L’attaque de la Préfecture de Police met directement en lumière les méfaits de la culture du “pas de vague” dans le service public, qui pousse au tabou et à ne jamais dénoncer les dysfonctionnements que les fonctionnaires constatent. La mort de quatre policiers sur leur lieu de travail a tragiquement illustré les risques de cette culture.
On a dans ce pays, passionné par la politique dit-on et dans lequel la plupart des élites ont été formées à la dissertation de Sciences-Pô, l’habitude de réduire les phénomènes sociaux à Une cause, de préférence politique ou géopolitique.
La récente affaire du présumé assassin de la préfecture de police illustre bien ce phénomène.
De quoi s’agit-il ?
Une personne, de catégorie C, c’est-à-dire personnel d’exécution au niveau le plus bas, est engagée pour assurer la maintenance du parc informatique d’un service de police, chargé du renseignement.
Sans signes avant-coureurs dit-on quant à son agressivité, un matin, il achète un couteau et en moins de dix minutes, tue quatre personnes et en blesse une cinquième. Il est abattu, après sommations, par un jeune stagiaire qu’il menace à son tour.
Ce fonctionnaire de police, agent administratif, c’est-à-dire chargé de l’intendance dans le service et non pas d’un travail policier, s’est converti à l’Islam, et a donné, notamment quatre ans auparavant, des signes laissant penser qu’il était en accord avec la mouvance terroriste de sa religion. Il a, comme on dit, donné des signes de radicalisation.
Depuis, le discours unanime des politiques et des médias cherche à comprendre pourquoi cet homme a pu se maintenir dans un service chargé du renseignement, c’est-à-dire aussi des informations concernant la menace terroriste interne au pays.
Ce que demandent politiques et journalistes, c’est comment détecter chez les fonctionnaires, mais aussi chez tous les professionnels chargés d’un service au public, des signes avant-coureur d’une allégeance à Daech. Signes faibles, car si on attend les signes forts, on est déjà post-attentat. Tels qu’évoqués par le procureur de la république, ces « signes de radicalisation » seraient : Un (un seul) propos tenu après les attentats de Charlie Hebdo ne condamnant pas l’attentat ; qu’il n’aurait plus serré depuis quelques temps les mains des femmes, en fait d’une seule femme, secrétaire dans son service ; qu’il aurait revêtu la tenue traditionnelle pour se rendre à la mosquée le vendredi. Tous signes non pas d’action militante, mais d’opinion.

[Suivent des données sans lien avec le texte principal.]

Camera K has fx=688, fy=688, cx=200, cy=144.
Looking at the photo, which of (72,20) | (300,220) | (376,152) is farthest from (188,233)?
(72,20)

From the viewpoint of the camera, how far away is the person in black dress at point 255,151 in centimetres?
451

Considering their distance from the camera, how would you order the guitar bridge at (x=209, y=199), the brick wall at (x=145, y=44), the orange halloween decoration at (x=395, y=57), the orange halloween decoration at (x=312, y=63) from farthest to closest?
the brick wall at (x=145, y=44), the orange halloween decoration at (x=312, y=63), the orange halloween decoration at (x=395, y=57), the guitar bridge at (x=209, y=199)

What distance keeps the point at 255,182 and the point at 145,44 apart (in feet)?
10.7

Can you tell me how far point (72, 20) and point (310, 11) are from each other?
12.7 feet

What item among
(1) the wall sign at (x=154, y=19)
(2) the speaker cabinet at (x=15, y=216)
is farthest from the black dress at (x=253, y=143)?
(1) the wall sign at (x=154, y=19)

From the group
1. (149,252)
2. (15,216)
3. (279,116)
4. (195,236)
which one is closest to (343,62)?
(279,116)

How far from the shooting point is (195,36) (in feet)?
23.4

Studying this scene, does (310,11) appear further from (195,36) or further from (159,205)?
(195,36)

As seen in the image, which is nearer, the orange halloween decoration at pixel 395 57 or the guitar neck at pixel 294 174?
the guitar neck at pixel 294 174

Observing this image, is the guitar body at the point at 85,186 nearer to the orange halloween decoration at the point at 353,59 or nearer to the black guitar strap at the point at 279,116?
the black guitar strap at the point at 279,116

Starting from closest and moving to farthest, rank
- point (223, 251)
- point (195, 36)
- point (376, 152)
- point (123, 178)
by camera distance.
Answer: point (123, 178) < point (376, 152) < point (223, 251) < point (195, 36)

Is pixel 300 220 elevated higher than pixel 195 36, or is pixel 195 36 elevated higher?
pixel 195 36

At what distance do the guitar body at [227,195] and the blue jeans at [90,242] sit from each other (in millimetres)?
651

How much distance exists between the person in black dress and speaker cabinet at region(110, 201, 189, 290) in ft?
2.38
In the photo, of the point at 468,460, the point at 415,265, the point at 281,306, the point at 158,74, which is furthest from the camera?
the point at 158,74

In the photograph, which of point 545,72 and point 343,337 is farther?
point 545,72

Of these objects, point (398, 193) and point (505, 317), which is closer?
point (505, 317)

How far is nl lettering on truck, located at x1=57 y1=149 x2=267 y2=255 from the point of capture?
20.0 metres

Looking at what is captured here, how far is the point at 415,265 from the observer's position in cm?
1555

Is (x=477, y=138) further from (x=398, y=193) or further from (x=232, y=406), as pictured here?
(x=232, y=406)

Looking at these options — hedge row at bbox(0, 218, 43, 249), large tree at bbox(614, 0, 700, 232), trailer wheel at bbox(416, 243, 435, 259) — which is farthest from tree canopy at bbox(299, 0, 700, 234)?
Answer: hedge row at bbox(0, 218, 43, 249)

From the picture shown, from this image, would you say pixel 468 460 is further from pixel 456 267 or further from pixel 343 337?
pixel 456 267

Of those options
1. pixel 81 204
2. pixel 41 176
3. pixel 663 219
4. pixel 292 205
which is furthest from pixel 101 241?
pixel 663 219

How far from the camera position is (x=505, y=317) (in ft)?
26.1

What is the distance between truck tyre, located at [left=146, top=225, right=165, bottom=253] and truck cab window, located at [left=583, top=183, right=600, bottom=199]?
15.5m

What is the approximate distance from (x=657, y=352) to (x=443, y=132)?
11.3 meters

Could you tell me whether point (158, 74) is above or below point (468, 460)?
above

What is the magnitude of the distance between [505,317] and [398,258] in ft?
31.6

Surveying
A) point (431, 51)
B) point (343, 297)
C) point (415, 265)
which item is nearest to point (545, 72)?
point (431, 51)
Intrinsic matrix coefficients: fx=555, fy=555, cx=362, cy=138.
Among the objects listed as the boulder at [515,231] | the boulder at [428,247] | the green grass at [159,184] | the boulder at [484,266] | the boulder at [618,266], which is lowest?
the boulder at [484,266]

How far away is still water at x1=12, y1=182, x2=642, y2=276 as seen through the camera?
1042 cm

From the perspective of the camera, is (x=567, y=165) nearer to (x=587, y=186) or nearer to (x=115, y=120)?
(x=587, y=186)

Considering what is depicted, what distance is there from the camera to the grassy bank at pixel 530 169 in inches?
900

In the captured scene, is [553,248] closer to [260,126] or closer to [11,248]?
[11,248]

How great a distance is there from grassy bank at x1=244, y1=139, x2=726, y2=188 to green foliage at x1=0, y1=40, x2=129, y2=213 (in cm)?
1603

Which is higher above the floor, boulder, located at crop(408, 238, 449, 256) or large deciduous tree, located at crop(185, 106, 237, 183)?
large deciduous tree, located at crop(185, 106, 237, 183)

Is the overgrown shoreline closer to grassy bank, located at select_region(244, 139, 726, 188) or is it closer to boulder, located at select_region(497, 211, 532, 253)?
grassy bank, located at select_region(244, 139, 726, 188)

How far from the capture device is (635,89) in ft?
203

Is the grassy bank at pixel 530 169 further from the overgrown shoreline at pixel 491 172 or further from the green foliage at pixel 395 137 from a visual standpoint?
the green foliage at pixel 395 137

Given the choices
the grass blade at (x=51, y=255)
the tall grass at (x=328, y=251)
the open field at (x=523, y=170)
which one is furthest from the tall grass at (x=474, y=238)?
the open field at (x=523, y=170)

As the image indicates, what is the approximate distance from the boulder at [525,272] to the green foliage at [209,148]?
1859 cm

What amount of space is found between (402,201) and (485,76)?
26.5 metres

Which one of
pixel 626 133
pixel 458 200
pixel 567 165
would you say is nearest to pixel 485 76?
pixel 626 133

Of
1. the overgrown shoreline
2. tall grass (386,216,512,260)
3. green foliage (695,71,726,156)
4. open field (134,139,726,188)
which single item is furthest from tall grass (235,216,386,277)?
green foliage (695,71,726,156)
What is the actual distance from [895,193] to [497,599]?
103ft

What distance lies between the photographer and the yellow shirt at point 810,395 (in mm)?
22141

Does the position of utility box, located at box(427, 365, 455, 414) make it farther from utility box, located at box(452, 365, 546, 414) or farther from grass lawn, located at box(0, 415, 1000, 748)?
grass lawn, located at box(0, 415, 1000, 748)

On voit bien que ces signes faibles ne pouvaient pas justifier une révocation de la fonction publique, seule mesure susceptible de l’éloigner. En général, de tels signes ne pourraient pas permettre de refuser à quiconque l’accès à la fonction publique. On rappelle qu’en pleine guerre froide, le Conseil d’Etat avait jugé qu’un militant communiste avait le droit de s’inscrire au concours de l’ENA. (arrêt Barel, 1954[1]).
Mais on pourrait poser la question autrement.
Nous sommes dans un service de police et qui plus est dans un service de renseignements. Et donc il apparaît que ce service est sensible. C’est-à-dire qu’il faut vérifier qu’il n’y a pas de taupes dans ce service, taupes envoyés par Daech ou bien par la Russie ou bien par la Chine ou par n’importe quelle puissance étrangère. De même qu’on peut s’assurer que dans un service de police chargé du grand banditisme, il n’y a pas de taupe payée par des mafieux quelconques. De même que les employés d’une banque qui peuvent effectuer des mouvements de fonds sont surveillés : ils doivent avoir leurs comptes en banque dans l’établissement où ils travaillent et ceux-ci sont accessibles aux services de sécurité.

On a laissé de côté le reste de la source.